Não havia sinal do Pai da Senzala, mesmo assim Pedrinho preferiu não arriscar. Tão logo sentiu-se em condições de correr, abandonou seu esconderijo no meio das raízes às margens do rio e saiu em disparada pela mata, só parando para se recuperar quando já estava para lá do meio do milharal.

Pedrinho apoiou-se na haste que sustentava o Visconde de Sabugosa e respirou fundo, sem se incomodar com o cheiro forte que exalavam as espigas mortas ao redor do espantalho.

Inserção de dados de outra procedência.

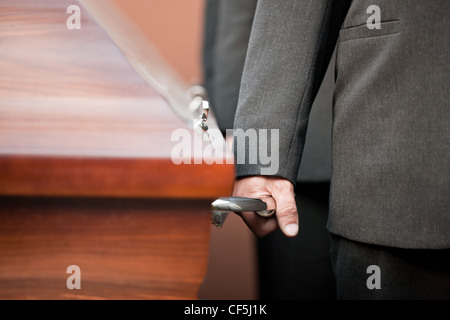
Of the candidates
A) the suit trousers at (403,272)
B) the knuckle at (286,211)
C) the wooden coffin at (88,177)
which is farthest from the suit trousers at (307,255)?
the wooden coffin at (88,177)

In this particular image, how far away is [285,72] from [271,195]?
0.20m

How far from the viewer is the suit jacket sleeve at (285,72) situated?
90cm

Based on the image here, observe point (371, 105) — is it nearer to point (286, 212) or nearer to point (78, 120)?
point (286, 212)

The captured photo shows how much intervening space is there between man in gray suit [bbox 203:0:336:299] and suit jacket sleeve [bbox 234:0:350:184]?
40cm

Então, tateou as costas, tentando inutilmente descolar a camisa, que de branca agora estava rósea pelo sangue aguado, do corte provocado pelo ataque do monstro.

Pedrinho sentia-se exausto. Mas também livre, e mais corajoso do que jamais havia se sentido. Graças a sua bravura, Emília se fora, e agora ele, Dona Benta e Narizinho poderiam buscar a ajuda de que tanto precisavam.

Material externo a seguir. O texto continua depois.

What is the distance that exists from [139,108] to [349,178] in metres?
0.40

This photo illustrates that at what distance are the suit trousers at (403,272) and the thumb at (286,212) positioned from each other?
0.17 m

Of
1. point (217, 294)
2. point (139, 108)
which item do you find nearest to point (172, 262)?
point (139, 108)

Retomando a travessia pelo milharal, Pedrinho observou, desconfiado, que não havia sequer um peão trabalhando na colheita. Não que quisesse esbarrar com um, muito pelo contrário. Depois do que testemunhara na vila ribeirinha, do que ocorrera com Barnabé... Queria se manter o mais longe possível do povo de Tia'Nastácia. Ainda assim, Pedrinho achou muito estranho, e suspeito, ver carrinhos de mão e pás abandonados às margens da plantação, com o Sol já tão alto no céu...

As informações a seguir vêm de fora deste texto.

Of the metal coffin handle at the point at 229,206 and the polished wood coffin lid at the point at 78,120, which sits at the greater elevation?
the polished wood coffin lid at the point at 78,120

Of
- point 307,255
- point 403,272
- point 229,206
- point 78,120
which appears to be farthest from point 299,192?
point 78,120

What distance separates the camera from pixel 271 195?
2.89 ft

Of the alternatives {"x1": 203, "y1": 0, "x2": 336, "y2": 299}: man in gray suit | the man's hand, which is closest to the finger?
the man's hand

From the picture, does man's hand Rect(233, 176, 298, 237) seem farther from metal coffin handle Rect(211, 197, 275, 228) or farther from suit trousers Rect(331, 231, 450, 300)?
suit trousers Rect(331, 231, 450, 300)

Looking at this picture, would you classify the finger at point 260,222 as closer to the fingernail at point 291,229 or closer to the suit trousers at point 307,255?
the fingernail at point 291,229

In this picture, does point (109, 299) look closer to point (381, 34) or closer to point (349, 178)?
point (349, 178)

Seu pensamento foi interrompido no instante em que deixou o milharal.

- Narizinho!!! - gritou Pedrinho, correndo de encontro a ela.

A menina estava estirada bem no meio da trilha. Seu corpo estrebuchava. A cada violento espasmo, uma golfada de água salpicada de vermelho forçava caminho pela garganta de Narizinho, inundando-lhe o rosto.

- Narizinho... - clamou ele, ajoelhando-se ao seu lado. - Narizinho... acorda!

Percebendo como ela sufocava, Pedrinho tratou de colocar Narizinho de lado. Em seguida, bateu com força em suas costas, como sua mãe fazia nas vezes em que se engasgava. Narizinho, contudo, continuava a se debater; seu vômito já formava uma poça maior do que ela, ainda assim, continuava a expelir água vermelha.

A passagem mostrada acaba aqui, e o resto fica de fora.